Required work - Work through the entries below and show every line in which "links" is found.

-- Extracted material follows --

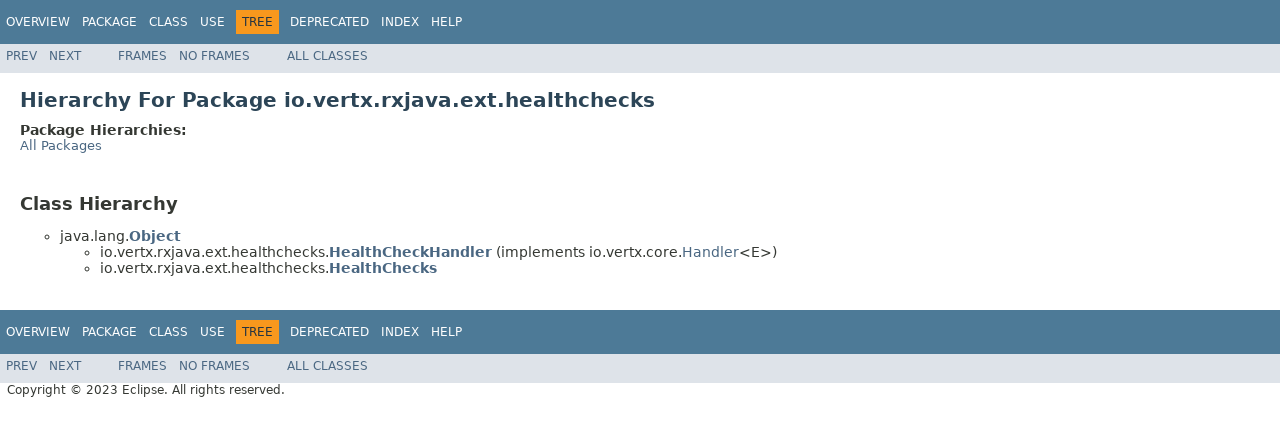

--- FILE ---
content_type: text/html; charset=utf-8
request_url: https://vertx.io/docs/4.3.8/apidocs/io/vertx/rxjava/ext/healthchecks/package-tree.html
body_size: 1287
content:
<!DOCTYPE HTML PUBLIC "-//W3C//DTD HTML 4.01 Transitional//EN" "http://www.w3.org/TR/html4/loose.dtd">
<!-- NewPage -->
<html lang="en">
<head>
<!-- Generated by javadoc (1.8.0_302) on Thu Feb 09 11:39:43 CET 2023 -->
<meta http-equiv="Content-Type" content="text/html; charset=UTF-8">
<title>io.vertx.rxjava.ext.healthchecks Class Hierarchy (Vert.x Stack - Docs 4.3.8 API)</title>
<meta name="date" content="2023-02-09">
<link rel="stylesheet" type="text/css" href="../../../../../stylesheet.css" title="Style">
<script type="text/javascript" src="../../../../../script.js"></script>
</head>
<body>
<script type="text/javascript"><!--
    try {
        if (location.href.indexOf('is-external=true') == -1) {
            parent.document.title="io.vertx.rxjava.ext.healthchecks Class Hierarchy (Vert.x Stack - Docs 4.3.8 API)";
        }
    }
    catch(err) {
    }
//-->
</script>
<noscript>
<div>JavaScript is disabled on your browser.</div>
</noscript>
<!-- ========= START OF TOP NAVBAR ======= -->
<div class="topNav"><a name="navbar.top">
<!--   -->
</a>
<div class="skipNav"><a href="#skip.navbar.top" title="Skip navigation links">Skip navigation links</a></div>
<a name="navbar.top.firstrow">
<!--   -->
</a>
<ul class="navList" title="Navigation">
<li><a href="../../../../../overview-summary.html">Overview</a></li>
<li><a href="package-summary.html">Package</a></li>
<li>Class</li>
<li>Use</li>
<li class="navBarCell1Rev">Tree</li>
<li><a href="../../../../../deprecated-list.html">Deprecated</a></li>
<li><a href="../../../../../index-all.html">Index</a></li>
<li><a href="../../../../../help-doc.html">Help</a></li>
</ul>
</div>
<div class="subNav">
<ul class="navList">
<li><a href="../../../../../io/vertx/rxjava/ext/eventbus/bridge/tcp/package-tree.html">Prev</a></li>
<li><a href="../../../../../io/vertx/rxjava/ext/jdbc/package-tree.html">Next</a></li>
</ul>
<ul class="navList">
<li><a href="../../../../../index.html?io/vertx/rxjava/ext/healthchecks/package-tree.html" target="_top">Frames</a></li>
<li><a href="package-tree.html" target="_top">No&nbsp;Frames</a></li>
</ul>
<ul class="navList" id="allclasses_navbar_top">
<li><a href="../../../../../allclasses-noframe.html">All&nbsp;Classes</a></li>
</ul>
<div>
<script type="text/javascript"><!--
  allClassesLink = document.getElementById("allclasses_navbar_top");
  if(window==top) {
    allClassesLink.style.display = "block";
  }
  else {
    allClassesLink.style.display = "none";
  }
  //-->
</script>
</div>
<a name="skip.navbar.top">
<!--   -->
</a></div>
<!-- ========= END OF TOP NAVBAR ========= -->
<div class="header">
<h1 class="title">Hierarchy For Package io.vertx.rxjava.ext.healthchecks</h1>
<span class="packageHierarchyLabel">Package Hierarchies:</span>
<ul class="horizontal">
<li><a href="../../../../../overview-tree.html">All Packages</a></li>
</ul>
</div>
<div class="contentContainer">
<h2 title="Class Hierarchy">Class Hierarchy</h2>
<ul>
<li type="circle">java.lang.<a href="http://docs.oracle.com/javase/7/docs/api/java/lang/Object.html?is-external=true" title="class or interface in java.lang"><span class="typeNameLink">Object</span></a>
<ul>
<li type="circle">io.vertx.rxjava.ext.healthchecks.<a href="../../../../../io/vertx/rxjava/ext/healthchecks/HealthCheckHandler.html" title="class in io.vertx.rxjava.ext.healthchecks"><span class="typeNameLink">HealthCheckHandler</span></a> (implements io.vertx.core.<a href="../../../../../io/vertx/core/Handler.html" title="interface in io.vertx.core">Handler</a>&lt;E&gt;)</li>
<li type="circle">io.vertx.rxjava.ext.healthchecks.<a href="../../../../../io/vertx/rxjava/ext/healthchecks/HealthChecks.html" title="class in io.vertx.rxjava.ext.healthchecks"><span class="typeNameLink">HealthChecks</span></a></li>
</ul>
</li>
</ul>
</div>
<!-- ======= START OF BOTTOM NAVBAR ====== -->
<div class="bottomNav"><a name="navbar.bottom">
<!--   -->
</a>
<div class="skipNav"><a href="#skip.navbar.bottom" title="Skip navigation links">Skip navigation links</a></div>
<a name="navbar.bottom.firstrow">
<!--   -->
</a>
<ul class="navList" title="Navigation">
<li><a href="../../../../../overview-summary.html">Overview</a></li>
<li><a href="package-summary.html">Package</a></li>
<li>Class</li>
<li>Use</li>
<li class="navBarCell1Rev">Tree</li>
<li><a href="../../../../../deprecated-list.html">Deprecated</a></li>
<li><a href="../../../../../index-all.html">Index</a></li>
<li><a href="../../../../../help-doc.html">Help</a></li>
</ul>
</div>
<div class="subNav">
<ul class="navList">
<li><a href="../../../../../io/vertx/rxjava/ext/eventbus/bridge/tcp/package-tree.html">Prev</a></li>
<li><a href="../../../../../io/vertx/rxjava/ext/jdbc/package-tree.html">Next</a></li>
</ul>
<ul class="navList">
<li><a href="../../../../../index.html?io/vertx/rxjava/ext/healthchecks/package-tree.html" target="_top">Frames</a></li>
<li><a href="package-tree.html" target="_top">No&nbsp;Frames</a></li>
</ul>
<ul class="navList" id="allclasses_navbar_bottom">
<li><a href="../../../../../allclasses-noframe.html">All&nbsp;Classes</a></li>
</ul>
<div>
<script type="text/javascript"><!--
  allClassesLink = document.getElementById("allclasses_navbar_bottom");
  if(window==top) {
    allClassesLink.style.display = "block";
  }
  else {
    allClassesLink.style.display = "none";
  }
  //-->
</script>
</div>
<a name="skip.navbar.bottom">
<!--   -->
</a></div>
<!-- ======== END OF BOTTOM NAVBAR ======= -->
<p class="legalCopy"><small>Copyright &#169; 2023 Eclipse. All rights reserved.</small></p>
<script defer src="https://static.cloudflareinsights.com/beacon.min.js/vcd15cbe7772f49c399c6a5babf22c1241717689176015" integrity="sha512-ZpsOmlRQV6y907TI0dKBHq9Md29nnaEIPlkf84rnaERnq6zvWvPUqr2ft8M1aS28oN72PdrCzSjY4U6VaAw1EQ==" data-cf-beacon='{"version":"2024.11.0","token":"099277c7da73454380487089a43250f3","r":1,"server_timing":{"name":{"cfCacheStatus":true,"cfEdge":true,"cfExtPri":true,"cfL4":true,"cfOrigin":true,"cfSpeedBrain":true},"location_startswith":null}}' crossorigin="anonymous"></script>
</body>
</html>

-- Extracted material concluded --

Exercise output -
<div class="skipNav"><a href="#skip.navbar.top" title="Skip navigation links">Skip navigation links</a></div>
<div class="skipNav"><a href="#skip.navbar.bottom" title="Skip navigation links">Skip navigation links</a></div>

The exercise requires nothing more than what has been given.